Stalingrad was the turning point of the World War Two on the Eastern Front. The destruction of the German Sixth Army marked a major change for the fight against Hitler. But the subsequent battle for Kursk, that developed out of the relative positions of the German and Russian armies at the end of 1942 was the beginning of the end for Hitler.
The German debacle at Stalingrad gave the Russians the opportunity to strike rapidly westwards, which they seized. But, as the German army recovered, the Russians lines were left with an enormous bulge, the Kursk salient, which stretched deep into German territory. This was a weak point for the Russian army, and the high-command were sure that German armies would be unable to resist attacking from the north and south in an attempt to behead the Red Army's troops within the salient.
Robin Cross details the extraordinary battle that followed. Firstly he shows how reluctant many of the German leaders were to engage in battle. After Stalingrad they had developed a healthy respect for their enemy's capabilities. Hitler too prevaricated, initially enthusiastic for Operations Citadel, he then began delaying it for weeks. In part this helped sow the seeds of defeat, for the Russians were able to pour enormous quantities of troops and material into the Salient, building up what is likely to have been histories greatest defence in depth. Millions of mines, thousands of guns and tanks, and above all millions of men.
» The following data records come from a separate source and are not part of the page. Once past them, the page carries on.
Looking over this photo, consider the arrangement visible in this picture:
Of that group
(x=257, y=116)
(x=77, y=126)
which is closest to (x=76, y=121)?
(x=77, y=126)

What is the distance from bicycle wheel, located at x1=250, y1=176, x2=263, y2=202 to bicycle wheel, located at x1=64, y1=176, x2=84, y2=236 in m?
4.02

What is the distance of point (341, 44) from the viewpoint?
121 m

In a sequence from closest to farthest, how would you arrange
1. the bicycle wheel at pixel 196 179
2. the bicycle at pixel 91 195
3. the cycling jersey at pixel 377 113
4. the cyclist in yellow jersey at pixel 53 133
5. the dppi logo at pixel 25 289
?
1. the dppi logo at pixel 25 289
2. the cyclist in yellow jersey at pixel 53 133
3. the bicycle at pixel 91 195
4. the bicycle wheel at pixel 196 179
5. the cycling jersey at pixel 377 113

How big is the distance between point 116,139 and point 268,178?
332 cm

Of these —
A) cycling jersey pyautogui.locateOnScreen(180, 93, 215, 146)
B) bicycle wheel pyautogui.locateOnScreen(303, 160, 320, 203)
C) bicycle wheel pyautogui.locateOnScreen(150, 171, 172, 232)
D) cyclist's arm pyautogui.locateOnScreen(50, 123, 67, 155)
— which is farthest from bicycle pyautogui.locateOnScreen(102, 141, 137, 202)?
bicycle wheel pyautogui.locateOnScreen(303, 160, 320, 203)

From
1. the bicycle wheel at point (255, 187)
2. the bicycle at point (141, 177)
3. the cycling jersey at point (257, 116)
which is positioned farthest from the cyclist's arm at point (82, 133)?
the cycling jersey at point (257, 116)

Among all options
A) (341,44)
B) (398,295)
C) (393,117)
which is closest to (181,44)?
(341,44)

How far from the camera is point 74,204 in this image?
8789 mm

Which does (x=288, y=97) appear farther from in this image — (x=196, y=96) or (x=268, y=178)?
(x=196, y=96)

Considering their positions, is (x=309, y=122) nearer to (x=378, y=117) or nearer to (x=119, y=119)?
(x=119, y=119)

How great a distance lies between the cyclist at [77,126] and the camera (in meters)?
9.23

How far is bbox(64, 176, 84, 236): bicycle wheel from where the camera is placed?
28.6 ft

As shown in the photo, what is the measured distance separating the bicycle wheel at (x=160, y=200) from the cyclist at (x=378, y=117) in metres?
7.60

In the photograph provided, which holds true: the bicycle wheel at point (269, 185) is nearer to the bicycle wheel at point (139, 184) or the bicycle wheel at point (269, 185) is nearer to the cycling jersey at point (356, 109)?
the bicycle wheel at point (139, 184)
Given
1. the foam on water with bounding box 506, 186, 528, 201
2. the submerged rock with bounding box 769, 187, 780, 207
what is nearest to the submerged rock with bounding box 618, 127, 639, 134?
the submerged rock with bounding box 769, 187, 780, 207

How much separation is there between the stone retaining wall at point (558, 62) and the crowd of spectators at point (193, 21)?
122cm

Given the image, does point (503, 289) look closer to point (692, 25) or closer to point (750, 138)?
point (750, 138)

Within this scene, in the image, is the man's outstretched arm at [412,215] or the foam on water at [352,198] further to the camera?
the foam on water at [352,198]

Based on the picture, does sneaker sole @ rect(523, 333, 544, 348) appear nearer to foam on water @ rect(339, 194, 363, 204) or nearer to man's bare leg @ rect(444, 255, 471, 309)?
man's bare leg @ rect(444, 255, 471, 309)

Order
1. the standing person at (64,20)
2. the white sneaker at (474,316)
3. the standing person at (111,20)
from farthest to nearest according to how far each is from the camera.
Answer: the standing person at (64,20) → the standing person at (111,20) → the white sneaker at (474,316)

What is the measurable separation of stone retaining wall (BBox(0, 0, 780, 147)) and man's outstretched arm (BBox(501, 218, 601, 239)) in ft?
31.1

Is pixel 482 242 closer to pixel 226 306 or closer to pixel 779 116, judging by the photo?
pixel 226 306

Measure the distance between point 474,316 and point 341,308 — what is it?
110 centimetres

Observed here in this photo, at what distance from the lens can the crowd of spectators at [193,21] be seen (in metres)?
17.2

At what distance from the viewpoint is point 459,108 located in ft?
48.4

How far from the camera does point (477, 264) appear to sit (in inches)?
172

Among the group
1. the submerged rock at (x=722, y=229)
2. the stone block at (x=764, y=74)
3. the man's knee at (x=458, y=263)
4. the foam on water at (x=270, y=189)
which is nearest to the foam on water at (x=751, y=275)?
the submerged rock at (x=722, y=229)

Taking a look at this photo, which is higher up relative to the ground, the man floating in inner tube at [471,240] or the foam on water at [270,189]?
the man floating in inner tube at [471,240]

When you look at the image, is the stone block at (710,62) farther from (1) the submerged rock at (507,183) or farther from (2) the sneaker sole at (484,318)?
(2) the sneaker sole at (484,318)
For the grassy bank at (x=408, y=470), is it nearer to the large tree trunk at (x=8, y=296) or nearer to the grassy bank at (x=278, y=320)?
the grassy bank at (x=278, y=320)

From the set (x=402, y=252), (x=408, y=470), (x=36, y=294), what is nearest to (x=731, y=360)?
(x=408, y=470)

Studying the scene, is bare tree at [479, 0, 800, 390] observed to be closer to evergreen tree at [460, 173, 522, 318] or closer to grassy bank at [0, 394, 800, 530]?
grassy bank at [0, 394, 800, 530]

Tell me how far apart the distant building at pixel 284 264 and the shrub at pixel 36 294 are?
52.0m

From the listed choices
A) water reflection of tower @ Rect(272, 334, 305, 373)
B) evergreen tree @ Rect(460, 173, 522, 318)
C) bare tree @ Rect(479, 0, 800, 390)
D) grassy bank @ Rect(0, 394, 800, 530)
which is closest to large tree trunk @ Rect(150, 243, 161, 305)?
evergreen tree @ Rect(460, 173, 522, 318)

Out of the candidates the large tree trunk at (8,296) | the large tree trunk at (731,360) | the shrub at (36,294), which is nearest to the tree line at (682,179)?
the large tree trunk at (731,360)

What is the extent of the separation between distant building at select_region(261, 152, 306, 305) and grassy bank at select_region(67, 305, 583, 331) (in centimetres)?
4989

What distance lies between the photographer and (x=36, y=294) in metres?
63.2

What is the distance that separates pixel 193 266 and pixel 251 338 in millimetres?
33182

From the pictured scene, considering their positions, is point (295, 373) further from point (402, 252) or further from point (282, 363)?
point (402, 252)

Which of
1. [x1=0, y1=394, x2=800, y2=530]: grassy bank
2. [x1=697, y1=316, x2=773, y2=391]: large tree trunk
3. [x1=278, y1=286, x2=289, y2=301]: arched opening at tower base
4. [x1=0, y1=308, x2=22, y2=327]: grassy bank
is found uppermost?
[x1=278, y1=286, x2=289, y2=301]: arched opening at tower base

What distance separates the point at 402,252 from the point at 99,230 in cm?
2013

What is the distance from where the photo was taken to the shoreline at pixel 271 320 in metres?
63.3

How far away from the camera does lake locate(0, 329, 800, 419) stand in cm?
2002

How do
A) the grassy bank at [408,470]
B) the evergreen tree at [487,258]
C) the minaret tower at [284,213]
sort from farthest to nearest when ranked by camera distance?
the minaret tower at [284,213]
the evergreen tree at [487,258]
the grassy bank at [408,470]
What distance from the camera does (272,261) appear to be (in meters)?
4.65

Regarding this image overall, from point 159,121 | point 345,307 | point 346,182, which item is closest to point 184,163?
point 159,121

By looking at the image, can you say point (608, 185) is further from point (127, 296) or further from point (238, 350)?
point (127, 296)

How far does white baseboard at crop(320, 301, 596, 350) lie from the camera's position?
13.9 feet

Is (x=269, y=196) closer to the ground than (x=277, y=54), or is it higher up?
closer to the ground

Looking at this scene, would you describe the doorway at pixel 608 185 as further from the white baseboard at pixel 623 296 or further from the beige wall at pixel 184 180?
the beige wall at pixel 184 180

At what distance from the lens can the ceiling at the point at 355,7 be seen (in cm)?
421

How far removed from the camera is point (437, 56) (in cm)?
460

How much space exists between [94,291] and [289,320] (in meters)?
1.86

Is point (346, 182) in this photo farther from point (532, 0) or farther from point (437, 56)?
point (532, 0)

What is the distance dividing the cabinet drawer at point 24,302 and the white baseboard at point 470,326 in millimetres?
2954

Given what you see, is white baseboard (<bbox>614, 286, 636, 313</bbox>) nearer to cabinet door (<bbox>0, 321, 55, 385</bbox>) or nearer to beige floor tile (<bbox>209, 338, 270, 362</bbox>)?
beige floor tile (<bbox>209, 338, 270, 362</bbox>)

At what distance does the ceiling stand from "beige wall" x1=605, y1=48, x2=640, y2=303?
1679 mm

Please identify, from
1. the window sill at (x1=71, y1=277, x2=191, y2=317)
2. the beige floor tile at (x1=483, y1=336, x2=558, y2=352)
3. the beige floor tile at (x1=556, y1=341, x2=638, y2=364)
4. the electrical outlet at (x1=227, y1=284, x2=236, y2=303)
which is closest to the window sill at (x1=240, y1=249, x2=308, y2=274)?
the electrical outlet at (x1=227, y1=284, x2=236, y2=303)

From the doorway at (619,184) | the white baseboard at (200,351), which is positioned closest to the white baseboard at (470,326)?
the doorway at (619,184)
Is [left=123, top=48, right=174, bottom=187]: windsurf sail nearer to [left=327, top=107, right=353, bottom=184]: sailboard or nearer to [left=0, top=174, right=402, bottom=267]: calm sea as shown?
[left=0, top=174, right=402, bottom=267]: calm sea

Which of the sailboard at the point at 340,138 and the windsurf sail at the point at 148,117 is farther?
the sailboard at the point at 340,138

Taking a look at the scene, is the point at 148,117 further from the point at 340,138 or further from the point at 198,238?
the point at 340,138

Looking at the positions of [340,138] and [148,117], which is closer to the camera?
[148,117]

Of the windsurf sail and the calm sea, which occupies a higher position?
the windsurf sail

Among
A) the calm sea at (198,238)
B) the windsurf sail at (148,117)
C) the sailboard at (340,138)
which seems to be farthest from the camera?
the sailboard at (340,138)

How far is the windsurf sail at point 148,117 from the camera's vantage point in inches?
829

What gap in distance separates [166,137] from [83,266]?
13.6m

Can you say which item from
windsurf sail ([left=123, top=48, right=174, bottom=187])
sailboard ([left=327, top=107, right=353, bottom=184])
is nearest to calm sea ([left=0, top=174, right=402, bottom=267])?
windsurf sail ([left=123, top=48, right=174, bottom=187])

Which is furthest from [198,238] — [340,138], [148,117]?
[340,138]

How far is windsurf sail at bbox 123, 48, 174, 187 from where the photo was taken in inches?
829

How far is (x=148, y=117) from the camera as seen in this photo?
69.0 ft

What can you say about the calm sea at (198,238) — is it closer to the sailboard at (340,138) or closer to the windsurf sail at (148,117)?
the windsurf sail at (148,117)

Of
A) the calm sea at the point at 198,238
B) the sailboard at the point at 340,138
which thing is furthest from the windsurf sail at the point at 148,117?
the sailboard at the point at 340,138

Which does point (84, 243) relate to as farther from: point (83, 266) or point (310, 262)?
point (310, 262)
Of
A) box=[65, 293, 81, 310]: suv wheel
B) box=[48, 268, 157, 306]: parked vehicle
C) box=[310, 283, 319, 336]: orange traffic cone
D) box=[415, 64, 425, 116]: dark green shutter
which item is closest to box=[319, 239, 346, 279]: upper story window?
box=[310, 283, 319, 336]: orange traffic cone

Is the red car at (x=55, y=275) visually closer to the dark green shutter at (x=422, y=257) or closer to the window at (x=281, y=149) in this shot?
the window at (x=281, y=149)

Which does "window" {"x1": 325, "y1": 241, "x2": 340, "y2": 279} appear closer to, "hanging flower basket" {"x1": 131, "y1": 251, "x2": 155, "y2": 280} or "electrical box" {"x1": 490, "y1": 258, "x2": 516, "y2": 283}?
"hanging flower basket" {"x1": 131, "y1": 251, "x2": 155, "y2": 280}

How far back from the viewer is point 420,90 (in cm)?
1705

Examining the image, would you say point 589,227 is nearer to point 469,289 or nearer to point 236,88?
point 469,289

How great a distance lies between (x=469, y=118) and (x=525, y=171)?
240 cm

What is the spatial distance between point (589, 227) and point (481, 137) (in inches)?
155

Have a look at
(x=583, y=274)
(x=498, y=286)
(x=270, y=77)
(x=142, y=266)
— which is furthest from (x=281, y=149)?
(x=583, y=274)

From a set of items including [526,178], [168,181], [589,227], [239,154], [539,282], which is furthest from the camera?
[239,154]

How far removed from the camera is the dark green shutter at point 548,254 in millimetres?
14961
Cross' descriptions of the build up to the battle are surprisingly readable, combining military history with the story of the various contrasting leadership styles. Hitler is increasingly unable to relinquish the reins of power, his inflexibility and in particular his terror at the idea of retreat, even tactically, condemns many men to death and armies to defeat. But by 1943 German industry was also problematic. The powerful Tiger tank could not, despite Hitler's fantasies, be produced fast enough to win the battle. But these weren't the only factors. The German army was also failing to learn lessons, and was preparing its Blitzkrieg for Kursk. Tactics that worked well in 1941 with the wide open spaces available during the opening assault on Russia, were inappropriate the what would be a close in style of warfare.
Nonetheless when the battle came, the Germans came close. The Russian airforce was initially driven from the skies and Cross relates terrifying eyewitness accounts of how, one after another, Russian T34 tanks were destroyed by the heavier German armour. But defence in depth, and enormous Russian sacrifice, as well as brilliant commanding meant the Red Army could hold the attack. And then, unleash the counter-attack which the Germans had no expectation off. This counter-attack was to destroy German ability to engage in offensive attacks in the East and transform the situation post Kursk. German manpower and resources were reduced to nothing, a situation summarized by a leaflet dropped on the German defenders of Kharkov by the Russian airforce,
"Comrades of the 3rd Panzer Division, we know that you are brave soldiers. Every other man in your division has the Iron Cross. But every other man on our side has a mortar. Surrender!"
The German commander, General Manstein, met with Hitler and his subordinate, Hollidt presented the Fuhrer with figures that underlined the seriousness of the situation.
"My XXIX Corps has 8706 men left. Facing it are 69,000 Russians. My XVII corps has 9284 men; facing it are 49,500 Russians. My IV Corps is relatively best off - it has 13,143 men, faced by 18,000 Russians."
Hitler dodged the situation. More obsessed with Allied landings in Sicily and Italy he prevaricated and made impossible promises. The Red Army followed up the attack out of Kursk by driving the Germans across the Dnieper river. As one German German reflected "There were to be no more periods of quiet on the Eastern Front. From now on the enemy was in undisputed possession of the initiative."
The story of this crucial battle of World War Two is brilliantly told in this classic book. Robin Cross never fails to remind us though, that the battle which is inevitably described as history's greatest tank battle, was in reality a battle that involved millions of men. It is perhaps this approach that makes this such a readable work. But it is the scale of the battle itself that makes it so shocking, among all the troops movements described in achingly accurate detail, we are never able to forget that these are real men, fighting and dying.